The early part of Emmeche's book gives a good account of this work, with
discussions of all of the major work done here.
 
 Again, if we want not our artificial life not in an artificial setting but in

the real world, he tells of work aimed at making computer systems able to do the
kinds of things we and other animals do without much thought: walk, pick things
up, respond to what we may see. It turns out that here we have some quite
different researchers, and in a very broad sense, more imitation of biology:
neural networks, evolutionary computing, genetic networks. It's a truism now
that work in artificial intelligence has found tasks such as classification and
calculation very easy, but making a system with which a robot could walk on a

real path in the real world turned out very hard. (Since Emmeche first published
his book in 1991 in Denmark, this problem has seen some serious progress, with
4-legged robots able to walk without falling over). Many other such problems
await solution.  Emmeche himself repeats a quotation: "The dumbest smart thing
you can do is to stay alive".
 
 He's also clearly aware of the distinction between artificial life in an
artificial world and life in the real world. He tells of two ideas of
computation (which for at least for artificial life equals computation): one
consists of the modification and movement of physical signs only, with its
meaning given not by the computation but by someone outside it entirely. The
other notion involves processes and change inherent in a physical system. As
adult human beings we're normally immersed in symbols, and see even the real
world in terms of those symbols. Yet to say that a tree can walk doesn't allow

it to walk; many mammals and birds deal with the world without using language at
all, and do so with some intelligence. It is this feature of our brains that
gives MEANING to all the symbols we use. It also forces us to deal with
unexpected events, both minor and major.   
 
 In the latter part of his book, Emmeche devotes several chapters to
discussions of various critiques of artificial life.  The strongest argument
came from a Peter Cariani, who points out that a consequence of living in the
real world, whether a system is artificial or not. The real world never fits
neatly and entirely into our symbolic, linguistic account of it. Even a robot
endowed with a computer as brain can control its computations but not what it
sees or the results of what it does in the real world.

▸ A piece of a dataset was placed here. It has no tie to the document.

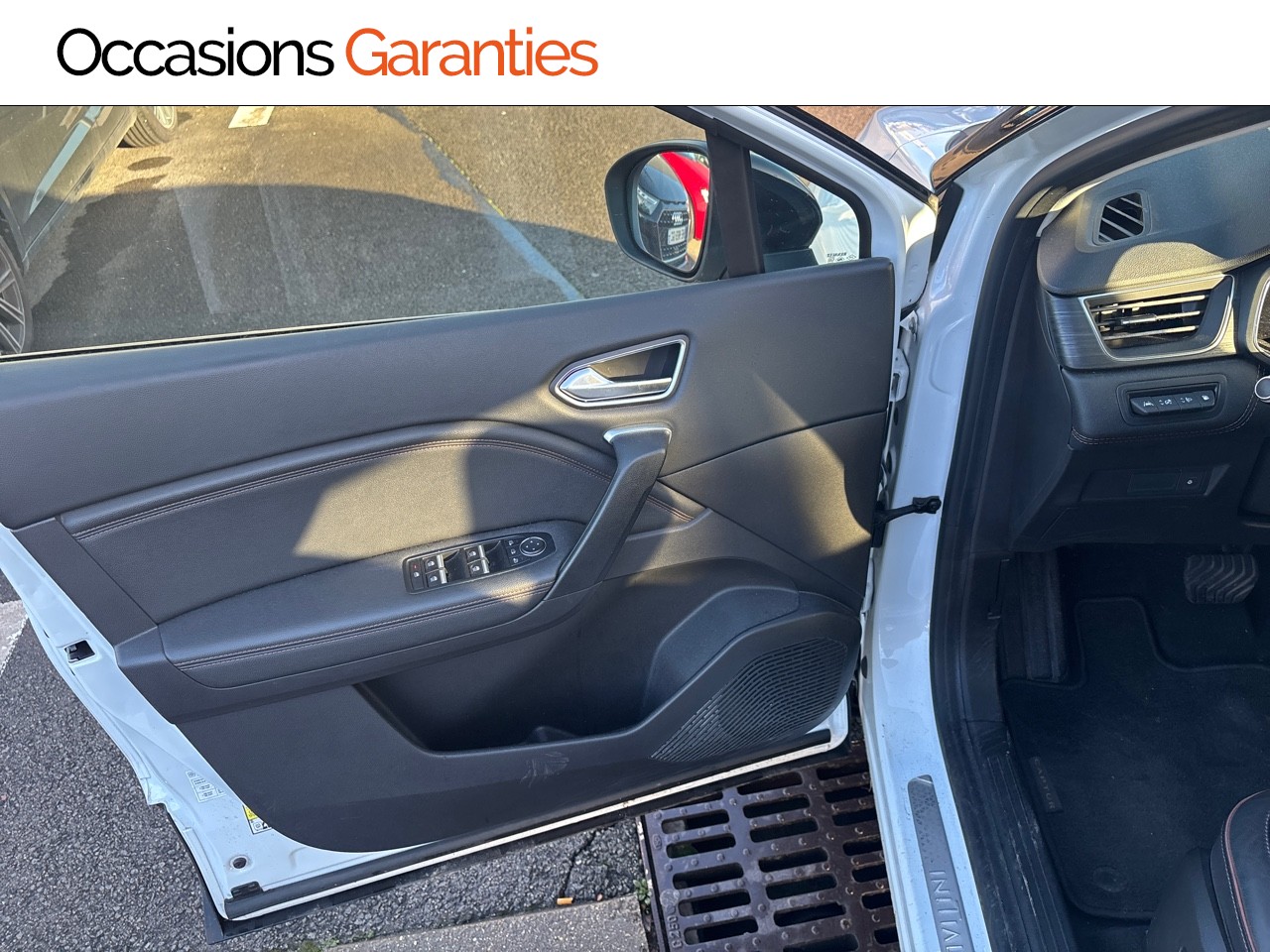 Voitures occasions RENAULT CAPTUR Initiale Paris Lens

In one sense, Cariani's
criticism should be quite obvious (but apparently may not be, at least for
some). 
 
 If you can ignore the broad definition of life with which he begins his book,
Emmeche has written an interesting book on two subjects: the use of computer
simulations of life to give us insights into how living things work, and the
methods computer scientists turned to when ordinary digital programs and
computers failed to help make robots able to work in the real world. There is a
garden in our computers, but only an artificial one, just like everything else
in our computers. It still remains beautiful, but not a place in which to live.